Write the data out again, exactly as given.

[Begin Records for the task]

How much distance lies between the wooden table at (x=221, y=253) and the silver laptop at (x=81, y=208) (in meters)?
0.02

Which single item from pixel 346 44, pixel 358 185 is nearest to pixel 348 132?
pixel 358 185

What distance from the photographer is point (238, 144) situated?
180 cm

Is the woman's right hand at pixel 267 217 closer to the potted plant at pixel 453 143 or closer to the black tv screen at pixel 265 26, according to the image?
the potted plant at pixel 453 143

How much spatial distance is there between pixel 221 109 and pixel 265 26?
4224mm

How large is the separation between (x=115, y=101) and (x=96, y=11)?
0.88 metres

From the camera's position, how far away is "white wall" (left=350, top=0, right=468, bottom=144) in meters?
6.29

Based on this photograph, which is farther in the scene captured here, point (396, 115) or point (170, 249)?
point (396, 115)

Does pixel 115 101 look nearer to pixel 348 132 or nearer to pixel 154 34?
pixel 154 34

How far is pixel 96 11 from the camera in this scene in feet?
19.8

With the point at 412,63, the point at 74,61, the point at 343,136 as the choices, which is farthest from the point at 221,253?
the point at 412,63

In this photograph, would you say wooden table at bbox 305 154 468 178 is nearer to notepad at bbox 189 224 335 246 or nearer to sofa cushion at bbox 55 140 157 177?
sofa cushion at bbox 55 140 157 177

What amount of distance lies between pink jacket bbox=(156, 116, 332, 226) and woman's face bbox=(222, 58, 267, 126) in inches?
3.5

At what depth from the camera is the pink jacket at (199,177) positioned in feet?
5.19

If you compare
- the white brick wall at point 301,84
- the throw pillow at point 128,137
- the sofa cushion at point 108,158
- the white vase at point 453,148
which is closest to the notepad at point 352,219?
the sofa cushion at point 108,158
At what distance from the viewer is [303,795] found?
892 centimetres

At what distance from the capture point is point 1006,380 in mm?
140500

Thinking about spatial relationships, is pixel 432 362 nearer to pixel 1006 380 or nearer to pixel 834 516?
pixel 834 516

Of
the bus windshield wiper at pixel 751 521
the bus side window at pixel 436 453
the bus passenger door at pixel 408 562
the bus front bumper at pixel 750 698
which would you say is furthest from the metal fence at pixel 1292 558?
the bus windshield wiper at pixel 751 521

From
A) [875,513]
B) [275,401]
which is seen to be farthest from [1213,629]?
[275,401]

[End Records for the task]

_Output of the exercise:_
How much distance lies between the wooden table at (x=221, y=253) and the silver laptop at (x=81, y=208) (in meters)?
0.02

Which single item from pixel 346 44, pixel 358 185 is nearest to pixel 348 132?
pixel 358 185

What distance from the photographer is point (238, 144) situated?
180 cm

Is the woman's right hand at pixel 267 217 closer to the potted plant at pixel 453 143 or closer to the black tv screen at pixel 265 26, according to the image?
the potted plant at pixel 453 143

How much spatial distance is there between pixel 221 109 and pixel 265 26?
4224mm

How large is the separation between (x=115, y=101) and (x=96, y=11)?
0.88 metres

From the camera's position, how far away is "white wall" (left=350, top=0, right=468, bottom=144) in meters?
6.29

Based on this photograph, which is farther in the scene captured here, point (396, 115) or point (170, 249)?
point (396, 115)

Does pixel 115 101 look nearer to pixel 348 132 or nearer to pixel 154 34?
pixel 154 34

How far is pixel 96 11 from the camera in this scene in feet?
19.8

With the point at 412,63, the point at 74,61, the point at 343,136 as the choices, which is farthest from the point at 221,253?
the point at 412,63

In this photograph, would you say wooden table at bbox 305 154 468 178 is nearer to notepad at bbox 189 224 335 246 or nearer to sofa cushion at bbox 55 140 157 177?
sofa cushion at bbox 55 140 157 177

What amount of distance lies between pink jacket bbox=(156, 116, 332, 226) and woman's face bbox=(222, 58, 267, 126) in inches?
3.5

At what depth from the camera is the pink jacket at (199,177) positioned in feet?
5.19

If you compare
- the white brick wall at point 301,84
- the throw pillow at point 128,137
- the sofa cushion at point 108,158
- the white vase at point 453,148
which is closest to the notepad at point 352,219?
the sofa cushion at point 108,158
At what distance from the viewer is [303,795] found?
892 centimetres

At what distance from the capture point is point 1006,380 in mm?
140500

Thinking about spatial relationships, is pixel 432 362 nearer to pixel 1006 380 or nearer to pixel 834 516?
pixel 834 516

Of
the bus windshield wiper at pixel 751 521
the bus side window at pixel 436 453
the bus passenger door at pixel 408 562
the bus front bumper at pixel 750 698
which would you say is furthest from the metal fence at pixel 1292 558?
the bus windshield wiper at pixel 751 521

From
A) [875,513]
B) [275,401]
which is seen to be farthest from [1213,629]?
[275,401]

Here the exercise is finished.